Bahia, 27 de novembro de 2024 às 01:33 - Escolha o idioma:

Reforma tributária deve acabar com distorções, como o ‘passeio’ de mercadorias pelo país; entenda


Publicado em: 21 de novembro de 2023


Em decorrência da guerra fiscal entre estados, fruto do atual modelo tributário, empresas optam por passar com o produto em localidades que não têm a ver com a entrega. Esta etapa da reforma busca simplificar as cobranças e cortar desperdícios.

 

A reforma tributária, aprovada no Senado, deverá acabar com algumas distorções curiosas do atual sistema de cobranças de impostos do país. Essa é a avaliação de analistas e da equipe do governo que cuida da reforma.

Entre as distorções que devem ser eliminadas estão:

A reforma ainda não virou lei. Como o texto aprovado no Senado teve diferenças com relação ao que passou na Câmara, agora os deputados precisam voltar a analisar a proposta.

Esta etapa da reforma busca simplificar a cobrança dos impostos sobre o consumo. Um dos pontos é a substituição de 5 impostos por um Imposto sobre Valor Agregado (IVA), que vai ser dual: ou seja, um IVA federal e um IVA estadual.

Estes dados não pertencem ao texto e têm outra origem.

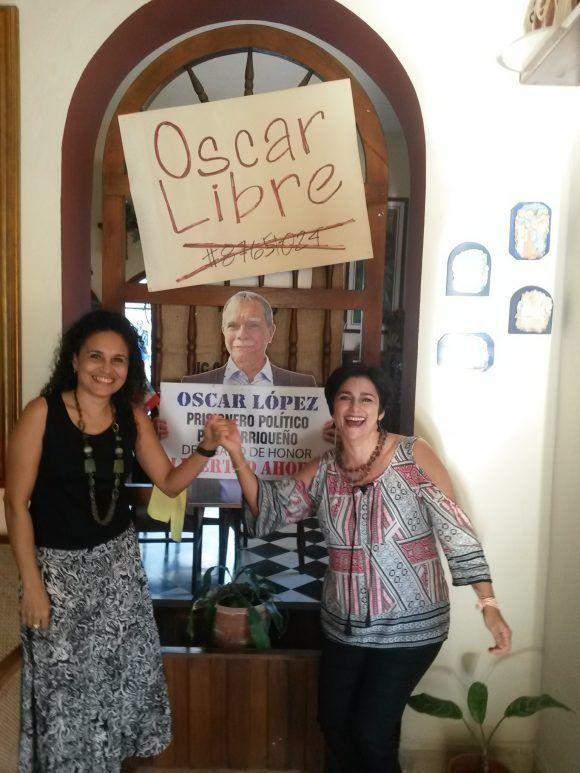 Con la alegría de las cubanas...Raquel y yo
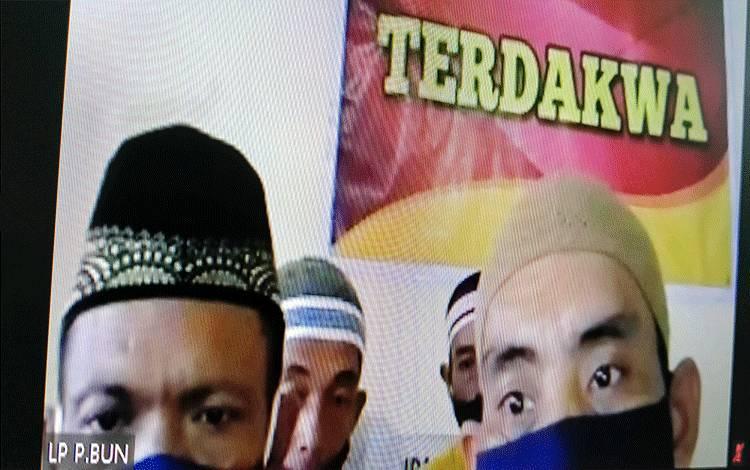 Terdakwa kasus pencurian Herman Jayadi alias Man, Raymollah MA Achmad alias Mul, Amirudin alias Daeng, dan Saiful Mardi alias Ipul.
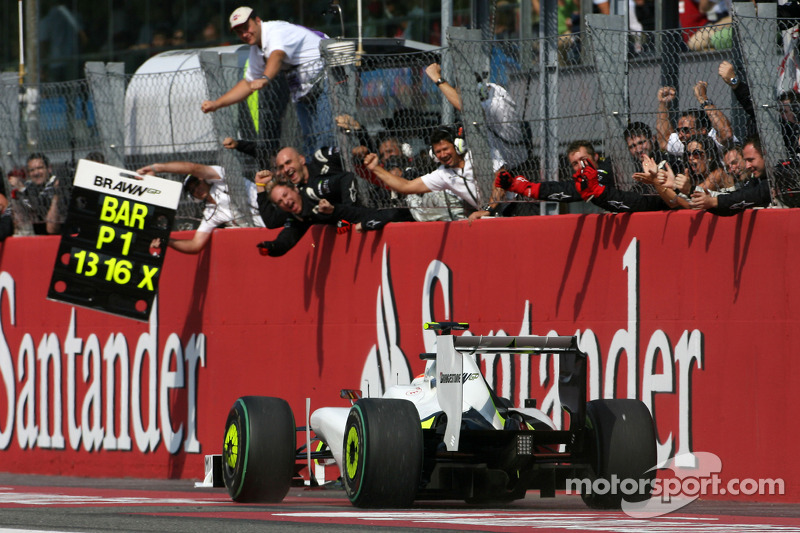 O momento que Rubens Barrichello cruzou a linha de chegada.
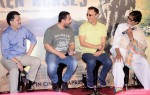 Aamir Khan, Vidhu Vinod Chopra and Amitabh Bachchan during the traier launch of 'Broken Horses' Pic 2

A expectativa do governo e de analistas econômicos é que a reforma torne mais eficiente o sistema tributário do Brasil, hoje considerado caótico e causador de desperdícios financeiros.

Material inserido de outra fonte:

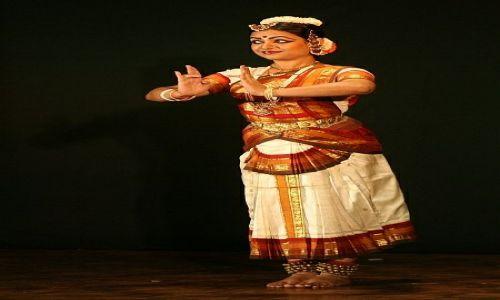 Zdjecie INDIE / Madhya Pradesh / Khajuraho / tancerka w roli Kryszny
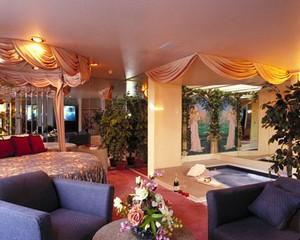 Fantasy Inn And Wedding Chapel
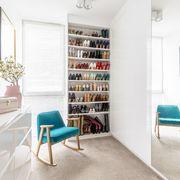 Roupeiro por medida: espaço próprio para sapatos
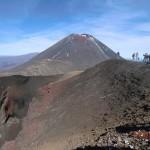 Mount Ngauruhoe und Lavaausgussformationen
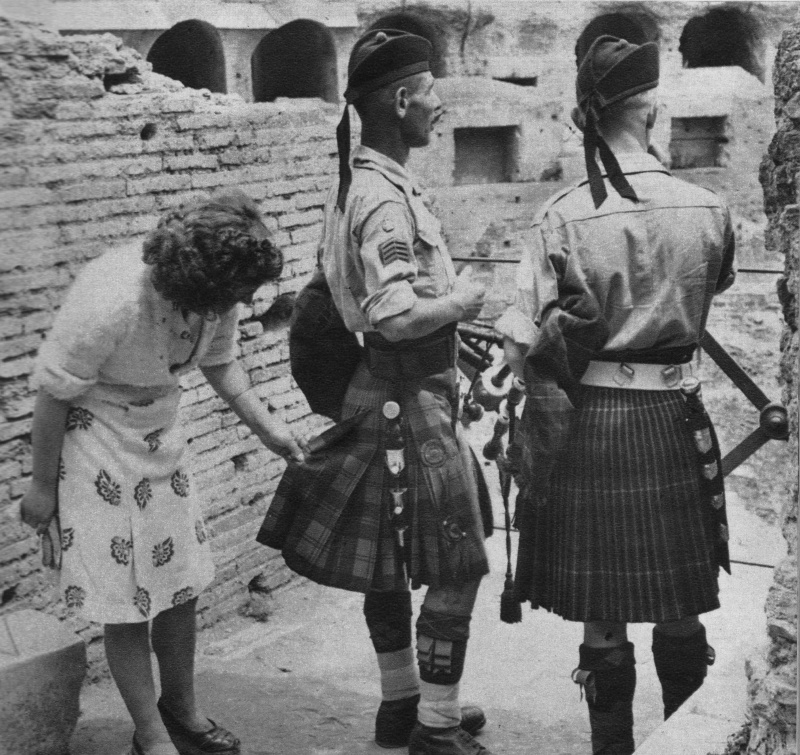 Итальянская женщина осматривает килты британских военнослужащих. Июнь 1944 г.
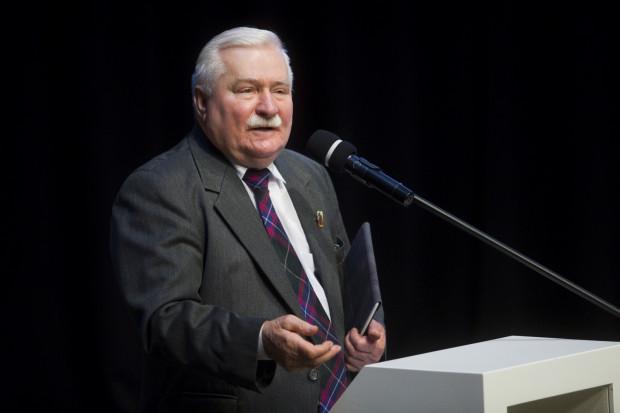 """Teczka TW Bolka """"wypłynęła"""" po śmierci Czesława Kiszczaka w 2016 roku. Lech Wałęsa konsekwentnie twierdzi, że nigdy nie współpracował ze Służbą Bezpieczeństwa PRL, nie podpisał żadnego pokwitowania odbioru pieniędzy od SB, nie sporządził też żadnego doniesienia."""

Distorções que devem acabar

Entenda abaixo algumas das distorções que fazem do modelo tributário do Brasil ineficiente e confuso. Elas devem acabar quando a reforma virar lei:

‘Passeio’ de mercadorias ou notas fiscais pelo país

Uma das distorções mais dispendiosas para a economia é o “passeio” de produtos pelo país, consequência das atuais regras tributárias.

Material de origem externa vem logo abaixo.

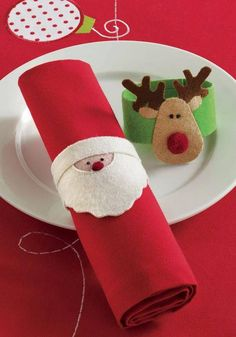 karácsonyi szalvétatartó (mikulás és rénszarvas)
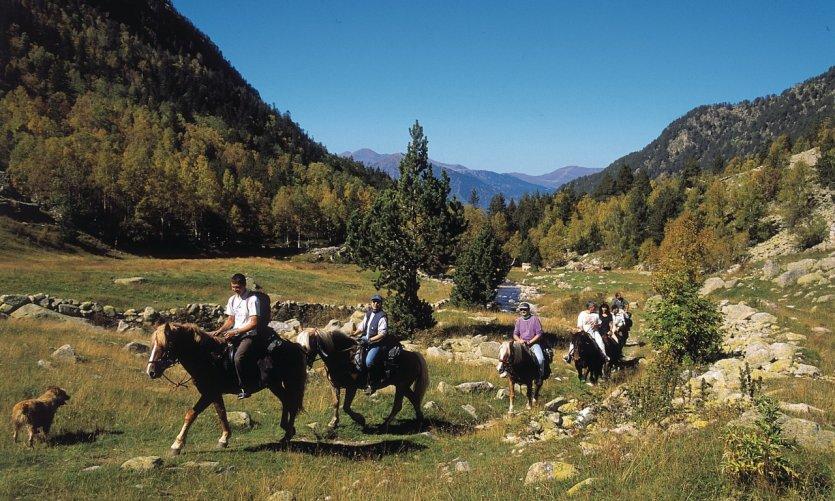 Cavaliers dans le Val de Madriu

Hoje, o ICMS, um imposto estadual, é cobrado na origem. Ou seja, onde os bens são produzidos.

Isso cria o chamado “crédito presumido” na saída de um produto de um estado para o outro, reduzindo o valor e ser pago em ICMS.

Por esse modelo, algumas empresas conseguem benefícios fiscais só pelo fato de os produtos passarem por determinados estados, mesmo que nenhuma entrega seja feita lá.

O resultado são caminhões circulando desnecessariamente pelas rodovias, desgastando o asfalto e poluindo o meio ambiente, encarecendo o custo total da economia brasileira.

Uma distorção maior ainda é quando as empresas apenas enviam as notas fiscais para obter o benefício fiscal, sem que os produtos sequer circulem pelos estados que concedem os benefícios.

“Para algumas empresas, a mercadoria vai para aquele estado e, de lá, vai para o destino final. Ou nem chega a ir, tem uma nota fiscal de saída daquele estado e daquele estado para outro. São operações triangulares, passa o produto por um determinado estado para ter algum benefício fiscal, que geralmente é um crédito presumido. Por isso chama passeio”, explicou Melina Rocha, ex-consultora do Banco Mundial e especialista em IVA.

Além disso, cada estado pode definir sua alíquota, o que gera uma competição entre eles, a chamada guerra fiscal.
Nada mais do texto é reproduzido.